I don’t want to go to university

So you’ve decided you don’t want to go to university. That’s fine, amazing even - if it’s what you really want. Oftentimes uni can be so overwhelming that we don’t step back and see the bigger picture. So take a minute and let The Mix help you draw up a pros and cons list.

A young woman is sitting on the floor. She is thinking about not wanting to go to university. This is a wide-angle image.

Let’s look at some of the most common reasons why people say they don’t want to go to university or continue in higher education.

I don’t know what I want to do with my life

Not having a plan for your life is completely normal. In fact, most sixth form students, and that includes year 13 school leavers, are waiting for that light-bulb moment. It’s sensible to wait until you have at least a vague idea of what career interests you before you jump into a degree, but don’t start thinking, ‘I don’t want to go to university’ just because you’re confused.

What should I do?

  • Check out our article calledWhat career should I do?’ for some pointers.
  • Talk through your options with your teacher or careers advisor at school. If those aren’t an option, you can always chat to a trained advisor at the National Careers Service.
  • Focus on the subjects you enjoy instead of the ones you get good grades in. That way you’re more likely to find a career that you love. “Young people may feel a little lost when looking at their options,” says Tom Laws, an adviser from the National Careers Service, “but our Skills Health Check tool will help you decide what kind of job would suit you.”
  • Take a year out to give yourself time to think. Use that time to explore the world, or whatever else you’ve dreamt of doing. Stepping out of your comfort zone can help make decisions clearer. “Gap years can be a great way to explore careers, develop skills, discover new cultures and gain invaluable life experience,” says Tom. If this sounds like the right choice for you, then check out The Mix’s gap years, work and studying abroad resources here.
  • Try some work experience placements, or a year out starting work in a full time job. This’ll give you real-life experience and help determine what you like and don’t like. Not to mention, having a job on your resume will look good to future employers.

I’m not academic

Neither are Lord Sugar or Richard Branson, but that didn’t stop them starting multi-million pound businesses. You don’t have to be academic to be successful. Just because you constantly yelled ‘I don’t want to go to school’ when your parents were driving you, doesn’t mean your future is doomed. Perhaps your skills would be best suited to a more practical, hands-on course or career?

What should I do?

  • Again, think about what you enjoy doing. Hattie Wrixon, 21, quit her A-levels because she didn’t enjoy school. “My parents assumed I’d go to uni, but I’m not academic,” she says. “I’ve always been entrepreneurial, so I decided to do a secretarial course. Completely the right decision. It taught me essential skills I needed to start my website.” You can read more about Hattie’s story here  and get information about starting your own business here.
  • Check out more industry-specific courses, apprenticeships and entry-level jobs.
  • We reckon that if you don’t want to go to university, you probably spent secondary school saying ,‘I don’t want to go to school’, but unfortunately, you do need some level of formal education. Retake any GCSEs that you need. Learn more about exam retakes here.

### SUPPLIED DATA

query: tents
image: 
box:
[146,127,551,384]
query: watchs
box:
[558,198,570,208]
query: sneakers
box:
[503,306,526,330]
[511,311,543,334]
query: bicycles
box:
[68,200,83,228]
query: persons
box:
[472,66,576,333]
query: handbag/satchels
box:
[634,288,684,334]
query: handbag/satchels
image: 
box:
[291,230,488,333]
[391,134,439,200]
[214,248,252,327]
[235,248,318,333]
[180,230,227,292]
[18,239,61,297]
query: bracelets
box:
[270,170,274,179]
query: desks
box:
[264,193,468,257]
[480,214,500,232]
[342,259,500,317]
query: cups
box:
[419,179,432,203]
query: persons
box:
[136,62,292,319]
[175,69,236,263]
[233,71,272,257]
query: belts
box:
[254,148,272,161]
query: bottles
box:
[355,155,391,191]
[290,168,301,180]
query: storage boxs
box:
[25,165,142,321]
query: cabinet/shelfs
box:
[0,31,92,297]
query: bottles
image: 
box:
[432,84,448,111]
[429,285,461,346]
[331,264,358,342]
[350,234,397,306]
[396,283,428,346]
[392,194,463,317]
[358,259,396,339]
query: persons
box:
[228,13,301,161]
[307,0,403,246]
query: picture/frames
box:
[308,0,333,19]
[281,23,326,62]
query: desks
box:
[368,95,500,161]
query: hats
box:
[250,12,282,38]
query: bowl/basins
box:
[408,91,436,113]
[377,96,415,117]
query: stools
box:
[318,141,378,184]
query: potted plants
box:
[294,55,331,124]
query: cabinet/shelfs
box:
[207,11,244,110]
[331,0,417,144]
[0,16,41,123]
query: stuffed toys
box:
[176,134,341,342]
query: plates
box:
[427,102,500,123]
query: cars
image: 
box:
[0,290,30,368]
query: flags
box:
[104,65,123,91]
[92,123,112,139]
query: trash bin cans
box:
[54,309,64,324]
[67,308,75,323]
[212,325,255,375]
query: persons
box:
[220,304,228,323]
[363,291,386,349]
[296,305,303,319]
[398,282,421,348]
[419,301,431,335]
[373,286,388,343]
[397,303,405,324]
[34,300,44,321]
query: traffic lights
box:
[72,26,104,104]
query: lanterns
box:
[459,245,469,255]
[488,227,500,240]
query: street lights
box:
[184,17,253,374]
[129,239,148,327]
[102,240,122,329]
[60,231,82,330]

### TASK REQUIREMENTS
Continue the article on not wanting to go to university, picking up after its final sentence. The records have nothing to do with the work here.

### ANSWER
I don’t want to go to university because there’s no point

If you want to be a doctor, a vet, a teacher or any other profession that requires a degree, then there’s a definite point to going to uni. But nowadays a lot of jobs don’t ask for university degrees as a necessary qualification. There are tonnes of alternatives out there.

What should I do?

  • Look at which careers definitely NEED a degree and work out what you’re willing to eradicate at this point. (The Job Profile section on the National Careers Service website is useful for this).
  • Once you’ve got a list of careers you’re interested in, check out other ways of getting your foot in the door (apprenticeships, internships, training schemes etc). Weigh up the pros and cons of each option.
  • Look into the industries where there’s demand. You can do this by reading our article, ‘where are the most jobs’.
  • Don’t forget, alongside your course there are lots of other benefits to university. You’ll meet new people from all over the world. Plus you’ll have the chance to build networks which can end up being invaluable to you in the future.

They cost too much money

Yep, degrees and tuition fees are expensive. We’re not gonna lie, you’ll probably be saddled with a whopping great student debt at the end of it. Thing is, since most graduates earn more over their working life than non-graduates, it’s a pretty good investment in your future.

What should I do?

  • For more information on Student Loans and when you need to pay it back, read our article on paying back student loans here.
  • There are also bursaries and hardship funds you can apply for. Check out extra funding options.
  • If you have a good relationship with your parent/s or guardian/s, you could always try reaching out and asking for some help.

I’m scared of going to university

Leaving home to go to uni is probably the biggest change you’ve gone through thus far. Is it the course that’s worrying you? The location? Or the idea of living with strangers and their weird habits? Remember, most people find it scary, but they eventually settle in. If you’re thinking ‘I don’t want to go to university’ because you’re scared, the best thing to do is just dive right in.

What should I do?

  • Read our expert chat about moving out to university to help you figure out what you’re scared of and what you can do to tackle it.
  • Try talking to someone who’s already been to uni – they should be able to chat through your fears and reassure you.
  • If you really don’t think you can face it, you can always stay at home and do a part-time degree. To find out what that’s like, read Amy’s story here.